EU will 'persist' with bank levy plan

9 June 2010

Senior figures from the European Union (EU) have pledged to press ahead with plans to introduce a new levy on the banking sector to help fund potential future bailouts.

Last weekend's G20 meeting resulted in plans for a global tax being dropped, after opposition to the idea was strongly expressed by the likes of Canada, China and Australia.

However, the EU still intends to introduce its own levy in some form, reports the Financial Times.

Michel Barnier, internal market commissioner for the EU, said proposals to establish a network of domestic funds using the money brought in by such a tax were still under discussion.

"We will persist in this matter," he stated.

His comments were backed up by Germany's deputy finance minister Jorg Asmussen.

"We will try to reach a global consensus but when that is not possible, we are of the opinion that we should move forward in Europe," Mr Asmussen said after a meeting of EU finance ministers.

The conference also resulted in an agreement to allow Eurostat, the EU's statistical agency, to examine the books of member states in circumstances where figures have been revised without a clear explanation being provided.

Countries will additionally be required to meet budgetary targets more stringently.

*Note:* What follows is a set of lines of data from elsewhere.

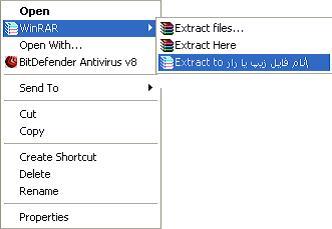 آموزش فایل زیپ یا رار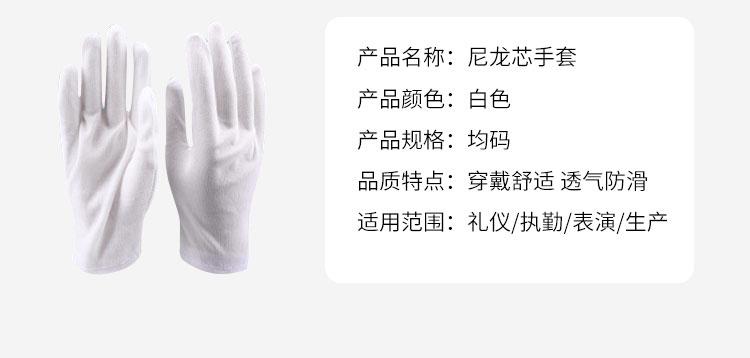 尼龙芯手套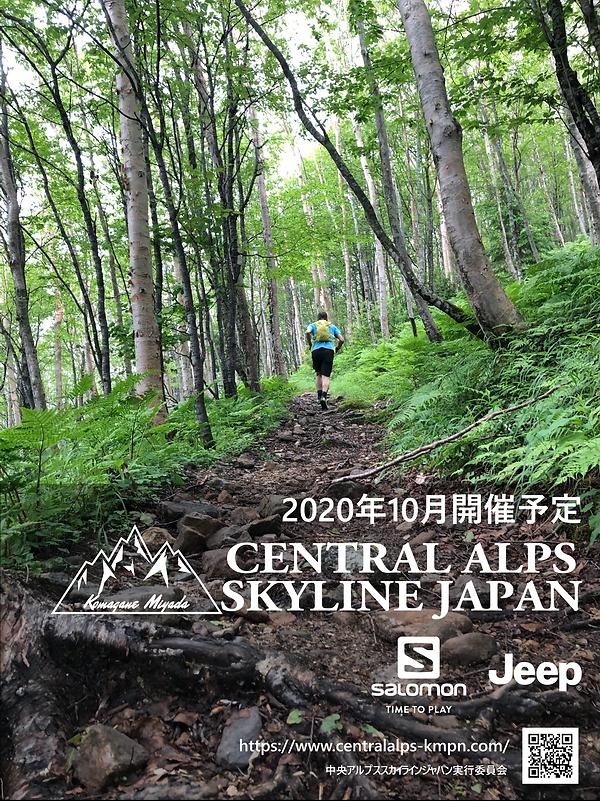 CASJ 2020 ポスターA3 木多曇.png
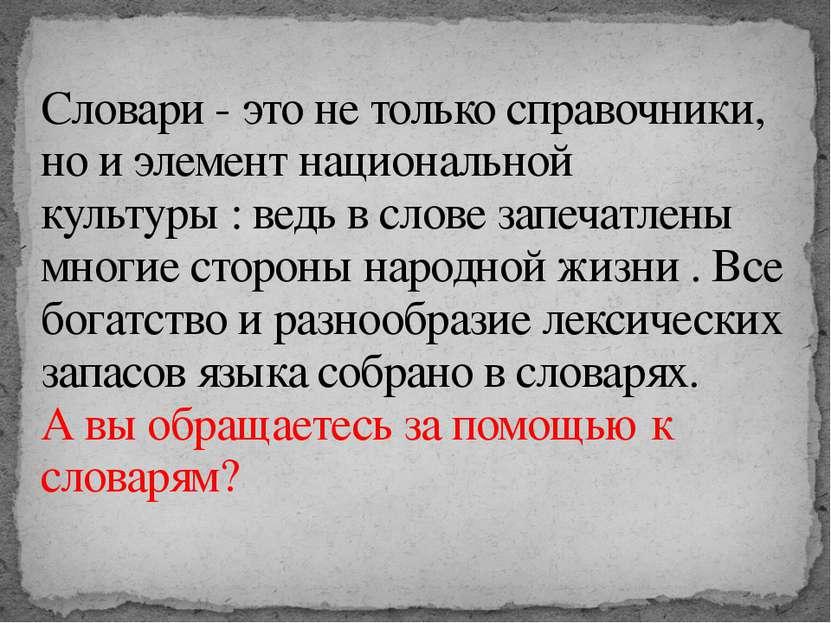 Словари - это не только справочники, но и элемент национальной культуры : вед...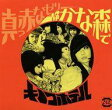 【中古】邦楽CD キノコホテル / 真っ赤なゼリー 静かな森で-キノコホテル唱歌-【画】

Olli Rehn, economic and monetary affairs commissioner for the EU, said the new powers could soon be put into use by officials.

"We have had some concerns as regards the statistical performance of Bulgaria and are considering sending a mission shortly," he stated.

Last month, Dominique Strauss-Kahn, managing director of the International Monetary Fund, said that countries in the eurozone need to demonstrate closer co-operation in terms of their economic governance.

He suggested that short-term fiscal transfers between member states should be considered, along with the introduction of tougher surveillance of each nation's budget plans.